What are the graphics like? I have been keeping an eye on this, although completely missed the release date! The one thing I have read is that compared to the PS4/PC versions the graphics on the Xbox One are really disappointing.


----------



## GB72 (Aug 20, 2014)

road2ruin said:



			What are the graphics like? I have been keeping an eye on this, although completely missed the release date! The one thing I have read is that compared to the PS4/PC versions the graphics on the Xbox One are really disappointing.
		
Click to expand...

They are OK, I have read similar but as I only have an Xbox One it does not worry me as it is the only version that I am going to have access to.


----------



## road2ruin (Aug 20, 2014)

GB72 said:



			They are OK, I have read similar but as I only have an Xbox One it does not worry me as it is the only version that I am going to have access to.
		
Click to expand...

Fair enough, I am similar and given it's sub Â£30.00 I'll be giving it a go. I think the longevity will be playing other user designed courses as the popularity grows.


----------



## GB72 (Aug 20, 2014)

road2ruin said:



			Fair enough, I am similar and given it's sub Â£30.00 I'll be giving it a go.
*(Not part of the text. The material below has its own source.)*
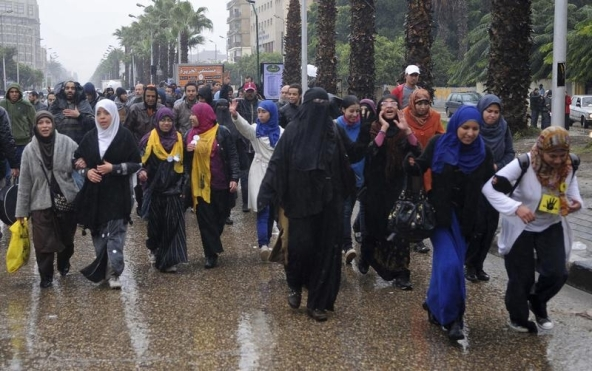 Supporters of the Muslim Brotherhood and ousted Egyptian President Mohamed Mursi walk in the rain during a protest at Al-Haram street, in Cairo December 13, 2013. With many of its male members jailed, Egypt's besieged Muslim Brotherhood is calling up an unlikely reserve force against the army-backed government in the conservative Arab country. At more and more protests, female members of the Islamist movement can be seen taking on security forces mounting one of their fiercest crackdowns against the group. REUTERS/Stringer (EGYPT - Tags: POLITICS CIVIL UNREST) - RTX16HBF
I think the longevity will be playing other user designed courses as the popularity grows.
		
Click to expand...

I have been following the developers on Twitter and I think it will evolve into something pretty special. not tried the course designer tools yet but may put in a couple of hours over the Bank Holiday and see if I can make a version of Belton Park on it.


----------



## Jimaroid (Aug 20, 2014)

Sort of interested in this but it just doesn't look good enough to me for the price yet.


----------



## Admg1 (Aug 20, 2014)

Thanks for the heads up on this.
Im going to download it now and see what it's like.


----------



## road2ruin (Aug 20, 2014)

How disappointing! Having followed this for a number of months, been really looking forward to playing it....loaded it, teed up......and find that my slice has followed me onto the Xbox!


----------



## GB72 (Aug 20, 2014)

road2ruin said:



			How disappointing! Having followed this for a number of months, been really looking forward to playing it....loaded it, teed up......and find that my slice has followed me onto the Xbox!
		
Click to expand...

I have developed. Nice draw that can get a bit hooky.


----------



## Admg1 (Aug 20, 2014)

This game is really realistic. My putting is just as bad on this as it is in real life :angry:
Its going to take a bit of time to get used to though
Just designed a 9 hole links course as well.


----------



## swanny32 (Aug 22, 2014)

I'm a bit of a gamer and posted this review on one of my other forums....just in case people wanted a bit more of an in depth view of the game at release.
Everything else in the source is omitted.